3 Data Structures

3.1 Table Relationships

This database contains several tables. The ERD for dive (Figure 1) shows the logical structure2 of the database and it's entities (each entity is implemented as a database table) and relationships between these tables and tables in other databases. This schema is valid regardless of the database system chosen, and it can remain correct even if the Database Management System (DBMS) is changed. Each table represents an object, event, or concept in the real world that is selected to be represented in the database. Each attribute of a table is a defining property or quality of the table. All of the table's attributes are shown in the ERD. The underlined attributes represent the table's primary key3.

Note that Figure 1 shows the main tables only. Note that most tables contain foreign keys 4. These foreign keys define the relationships between the tables in dive.

The dive database is implemented as a relational database; i.e., each table is a special case of the mathematical construct known as a relation and hence elementary relation theory is used to deal with the data within tables and the relationships between them. There are three types of relationships possible between tables, but only one exists in dive: one-to-many5. These relationships can be seen in ERDs by connecting a single line (indicating "many") from the child table; e.g., catch, to the parent table; e.g., t_lgth, to the parent table; e.g., t_dive, with an arrowhead (indicating "one") pointing to the parent. For example, consider the relationship between the tables t_dive (the parent table) and t_lgth (the child table). Any one dive in t_dive can have one or more length records in t_lgth, but any one length record can only come from one dive. Note that the word "many" applies to the possible number of records another is associated with. For a given instance, there might be zero, one, two, or more associated records, but if it is ever possible to have more than one, we use the word "many" to describe the association.

Note that the one-to-many relationships can be either mandatory or optional 6. The optional relationship, denoted in the ERD by the symbol "O" at one or both ends of the relationship line, means that a record does not have to have any associated records. Conversely, the mandatory relationship denoted in the ERD by a bar symbol across the relationship line, means that a record has to have at least one associated record. For example, if we consider again the one-to-many relationship between the tables t_dive and t_lgth, which has a mandatory "one" and an optional "many". This means that one dive record can have zero or more (many) length records recorded, but one length record in the effort table must have one, and only one, associated record in the dive table.

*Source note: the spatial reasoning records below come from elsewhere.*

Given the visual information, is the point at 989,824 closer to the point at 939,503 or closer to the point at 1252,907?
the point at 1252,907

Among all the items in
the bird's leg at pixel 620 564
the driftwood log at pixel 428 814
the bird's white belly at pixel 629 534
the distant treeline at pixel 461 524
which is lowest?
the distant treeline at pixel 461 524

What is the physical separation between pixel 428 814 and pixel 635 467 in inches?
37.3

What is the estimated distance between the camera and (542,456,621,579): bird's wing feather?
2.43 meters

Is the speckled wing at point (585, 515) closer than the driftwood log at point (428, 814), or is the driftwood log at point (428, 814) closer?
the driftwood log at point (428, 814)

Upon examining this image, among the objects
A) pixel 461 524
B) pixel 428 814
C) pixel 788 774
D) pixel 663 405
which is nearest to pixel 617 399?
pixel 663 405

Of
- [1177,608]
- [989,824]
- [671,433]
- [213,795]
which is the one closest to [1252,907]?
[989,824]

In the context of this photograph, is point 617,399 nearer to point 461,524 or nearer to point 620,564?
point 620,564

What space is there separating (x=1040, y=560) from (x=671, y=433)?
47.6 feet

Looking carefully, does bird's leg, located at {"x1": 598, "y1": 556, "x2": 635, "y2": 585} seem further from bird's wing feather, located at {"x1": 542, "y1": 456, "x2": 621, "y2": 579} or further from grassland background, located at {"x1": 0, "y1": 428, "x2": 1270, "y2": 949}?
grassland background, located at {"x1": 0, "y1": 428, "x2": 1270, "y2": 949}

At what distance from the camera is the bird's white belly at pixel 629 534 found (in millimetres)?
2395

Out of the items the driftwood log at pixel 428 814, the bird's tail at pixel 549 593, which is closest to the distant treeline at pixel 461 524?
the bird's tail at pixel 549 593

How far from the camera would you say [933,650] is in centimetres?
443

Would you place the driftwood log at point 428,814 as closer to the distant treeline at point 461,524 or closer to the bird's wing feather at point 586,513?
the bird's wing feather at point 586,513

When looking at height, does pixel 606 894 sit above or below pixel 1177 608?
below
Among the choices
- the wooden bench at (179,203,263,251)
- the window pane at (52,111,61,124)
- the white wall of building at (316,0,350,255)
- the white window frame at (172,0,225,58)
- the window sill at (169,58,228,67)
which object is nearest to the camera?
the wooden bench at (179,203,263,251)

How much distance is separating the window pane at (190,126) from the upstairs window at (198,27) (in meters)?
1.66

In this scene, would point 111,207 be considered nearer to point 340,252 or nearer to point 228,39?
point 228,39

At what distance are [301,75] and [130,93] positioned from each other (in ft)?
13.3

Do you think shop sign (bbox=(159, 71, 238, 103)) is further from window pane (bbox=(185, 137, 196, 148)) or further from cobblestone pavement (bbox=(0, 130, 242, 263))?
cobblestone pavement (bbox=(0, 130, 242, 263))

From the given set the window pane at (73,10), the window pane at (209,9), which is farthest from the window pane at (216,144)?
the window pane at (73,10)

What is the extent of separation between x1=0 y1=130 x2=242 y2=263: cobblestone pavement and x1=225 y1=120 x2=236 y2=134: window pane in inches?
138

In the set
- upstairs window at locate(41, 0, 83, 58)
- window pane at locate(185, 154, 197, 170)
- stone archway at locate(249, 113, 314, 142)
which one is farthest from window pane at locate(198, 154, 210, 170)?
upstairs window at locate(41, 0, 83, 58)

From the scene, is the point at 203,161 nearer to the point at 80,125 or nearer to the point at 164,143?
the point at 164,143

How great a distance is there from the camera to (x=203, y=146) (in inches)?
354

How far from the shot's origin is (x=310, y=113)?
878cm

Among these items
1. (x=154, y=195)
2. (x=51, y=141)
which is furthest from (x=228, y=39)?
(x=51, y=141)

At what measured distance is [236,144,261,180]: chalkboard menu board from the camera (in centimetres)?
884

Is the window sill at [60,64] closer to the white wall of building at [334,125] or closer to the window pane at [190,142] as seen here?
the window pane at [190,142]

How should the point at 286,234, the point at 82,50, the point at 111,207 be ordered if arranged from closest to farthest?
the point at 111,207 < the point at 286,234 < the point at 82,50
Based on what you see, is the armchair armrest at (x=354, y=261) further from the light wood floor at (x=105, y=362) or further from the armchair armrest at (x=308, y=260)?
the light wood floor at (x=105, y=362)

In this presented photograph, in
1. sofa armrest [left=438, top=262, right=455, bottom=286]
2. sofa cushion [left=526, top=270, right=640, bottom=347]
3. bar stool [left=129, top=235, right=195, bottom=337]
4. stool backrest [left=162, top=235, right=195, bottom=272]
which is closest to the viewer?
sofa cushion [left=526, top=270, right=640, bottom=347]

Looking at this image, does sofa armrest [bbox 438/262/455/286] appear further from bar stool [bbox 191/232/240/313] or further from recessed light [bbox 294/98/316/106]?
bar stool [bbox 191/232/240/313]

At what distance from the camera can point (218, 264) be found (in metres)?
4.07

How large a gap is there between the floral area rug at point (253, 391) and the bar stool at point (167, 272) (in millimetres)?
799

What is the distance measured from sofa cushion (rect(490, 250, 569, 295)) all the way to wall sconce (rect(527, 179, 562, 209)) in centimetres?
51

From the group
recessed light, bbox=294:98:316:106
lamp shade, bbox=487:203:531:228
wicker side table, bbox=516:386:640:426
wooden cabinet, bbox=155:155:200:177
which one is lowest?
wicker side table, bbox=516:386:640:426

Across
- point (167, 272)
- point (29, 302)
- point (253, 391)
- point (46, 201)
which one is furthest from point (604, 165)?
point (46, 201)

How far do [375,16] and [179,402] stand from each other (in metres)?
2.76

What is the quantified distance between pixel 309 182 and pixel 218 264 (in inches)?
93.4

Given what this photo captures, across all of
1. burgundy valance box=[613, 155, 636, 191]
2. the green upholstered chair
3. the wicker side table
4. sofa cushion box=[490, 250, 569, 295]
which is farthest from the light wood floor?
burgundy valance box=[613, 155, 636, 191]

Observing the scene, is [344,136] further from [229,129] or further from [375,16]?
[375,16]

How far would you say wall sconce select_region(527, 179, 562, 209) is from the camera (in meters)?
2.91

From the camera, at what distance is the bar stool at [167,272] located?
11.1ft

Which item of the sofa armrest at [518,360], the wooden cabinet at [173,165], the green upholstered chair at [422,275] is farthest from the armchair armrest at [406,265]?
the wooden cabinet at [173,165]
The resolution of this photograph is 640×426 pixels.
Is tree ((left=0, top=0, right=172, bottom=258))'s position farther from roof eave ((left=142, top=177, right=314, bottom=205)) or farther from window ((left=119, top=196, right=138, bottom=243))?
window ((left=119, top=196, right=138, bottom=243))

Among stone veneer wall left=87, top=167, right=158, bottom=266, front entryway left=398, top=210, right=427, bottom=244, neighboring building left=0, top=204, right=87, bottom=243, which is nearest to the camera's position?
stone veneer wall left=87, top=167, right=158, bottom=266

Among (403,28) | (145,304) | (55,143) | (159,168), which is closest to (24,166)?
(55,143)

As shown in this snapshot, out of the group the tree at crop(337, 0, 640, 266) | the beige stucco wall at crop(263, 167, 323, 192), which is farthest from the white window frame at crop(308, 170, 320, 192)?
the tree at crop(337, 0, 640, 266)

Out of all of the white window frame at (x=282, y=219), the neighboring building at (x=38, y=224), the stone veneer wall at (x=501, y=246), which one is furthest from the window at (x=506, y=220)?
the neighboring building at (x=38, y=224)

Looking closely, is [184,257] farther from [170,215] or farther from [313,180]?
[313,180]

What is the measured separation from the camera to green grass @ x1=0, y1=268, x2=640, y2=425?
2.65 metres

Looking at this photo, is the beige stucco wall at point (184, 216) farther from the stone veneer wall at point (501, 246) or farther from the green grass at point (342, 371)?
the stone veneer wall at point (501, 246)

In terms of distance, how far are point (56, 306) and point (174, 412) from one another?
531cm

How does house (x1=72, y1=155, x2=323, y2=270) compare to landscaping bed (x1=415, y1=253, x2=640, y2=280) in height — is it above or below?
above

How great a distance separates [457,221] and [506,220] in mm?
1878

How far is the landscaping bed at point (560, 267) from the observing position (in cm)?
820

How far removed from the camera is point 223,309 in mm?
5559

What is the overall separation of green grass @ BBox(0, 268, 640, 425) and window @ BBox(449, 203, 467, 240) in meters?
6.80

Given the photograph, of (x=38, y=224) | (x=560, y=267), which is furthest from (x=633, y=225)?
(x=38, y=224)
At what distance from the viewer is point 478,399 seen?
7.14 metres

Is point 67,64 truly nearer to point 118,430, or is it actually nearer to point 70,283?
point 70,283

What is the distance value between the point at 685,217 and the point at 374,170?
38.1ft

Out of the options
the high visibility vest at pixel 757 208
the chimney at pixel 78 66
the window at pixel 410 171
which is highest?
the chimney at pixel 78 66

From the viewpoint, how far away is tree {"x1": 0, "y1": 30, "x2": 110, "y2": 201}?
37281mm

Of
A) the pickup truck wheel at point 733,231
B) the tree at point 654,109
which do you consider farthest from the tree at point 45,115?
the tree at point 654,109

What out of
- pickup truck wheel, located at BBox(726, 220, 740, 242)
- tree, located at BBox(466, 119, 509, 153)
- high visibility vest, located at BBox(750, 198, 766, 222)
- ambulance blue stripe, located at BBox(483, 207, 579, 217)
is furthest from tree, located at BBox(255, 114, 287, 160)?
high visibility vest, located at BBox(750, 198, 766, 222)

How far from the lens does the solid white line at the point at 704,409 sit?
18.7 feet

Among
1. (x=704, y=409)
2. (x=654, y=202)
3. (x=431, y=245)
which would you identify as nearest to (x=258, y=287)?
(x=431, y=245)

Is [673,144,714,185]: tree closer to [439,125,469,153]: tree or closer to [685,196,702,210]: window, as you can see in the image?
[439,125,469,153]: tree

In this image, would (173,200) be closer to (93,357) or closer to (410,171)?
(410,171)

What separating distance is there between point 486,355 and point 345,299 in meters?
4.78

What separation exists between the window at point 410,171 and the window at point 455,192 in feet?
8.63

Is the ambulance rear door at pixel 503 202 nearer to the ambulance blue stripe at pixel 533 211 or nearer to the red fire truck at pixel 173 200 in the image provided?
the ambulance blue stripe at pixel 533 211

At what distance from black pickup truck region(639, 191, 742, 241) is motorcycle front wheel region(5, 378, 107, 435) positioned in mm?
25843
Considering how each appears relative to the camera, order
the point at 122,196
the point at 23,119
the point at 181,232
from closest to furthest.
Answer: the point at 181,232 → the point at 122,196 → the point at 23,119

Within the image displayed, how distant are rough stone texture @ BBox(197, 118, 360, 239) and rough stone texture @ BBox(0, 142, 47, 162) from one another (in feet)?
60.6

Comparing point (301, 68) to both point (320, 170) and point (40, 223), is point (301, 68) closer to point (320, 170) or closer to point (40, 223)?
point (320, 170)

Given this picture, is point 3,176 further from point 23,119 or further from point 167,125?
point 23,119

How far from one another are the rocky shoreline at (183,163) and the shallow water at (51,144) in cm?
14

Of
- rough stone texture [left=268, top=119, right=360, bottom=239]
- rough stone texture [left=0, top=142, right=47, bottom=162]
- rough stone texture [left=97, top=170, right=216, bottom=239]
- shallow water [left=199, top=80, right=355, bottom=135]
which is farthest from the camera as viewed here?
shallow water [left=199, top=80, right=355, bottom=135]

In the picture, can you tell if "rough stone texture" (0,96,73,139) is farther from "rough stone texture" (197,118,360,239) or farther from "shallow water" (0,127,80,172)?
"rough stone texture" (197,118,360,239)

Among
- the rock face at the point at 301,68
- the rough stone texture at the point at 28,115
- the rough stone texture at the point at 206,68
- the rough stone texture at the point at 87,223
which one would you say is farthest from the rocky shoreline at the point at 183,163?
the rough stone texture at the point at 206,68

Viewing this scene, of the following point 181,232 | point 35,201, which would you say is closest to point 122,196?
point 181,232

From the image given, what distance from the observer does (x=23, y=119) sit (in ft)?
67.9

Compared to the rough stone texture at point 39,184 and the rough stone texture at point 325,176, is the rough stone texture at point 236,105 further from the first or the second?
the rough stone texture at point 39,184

These links are enforced by referential constraints7. Constraints do not allow orphans to exist in any table; i.e., where a child record exists without a related parent record. This may happen when: a parent record is deleted; the parent record is altered so the relationship is lost; or a child record is entered without a parent record.

Constraints are shown in the table listings by the following format:

Referential:

constraint name (attribute[, attribute])

|INSERT|

|DELETE|


parent table (attribute[, attribute])


Note that the typographical convention for the above format is that square brackets "[ ]" may contain more than one item or none at all. Items stacked between vertical lines | | are options of which one must be chosen.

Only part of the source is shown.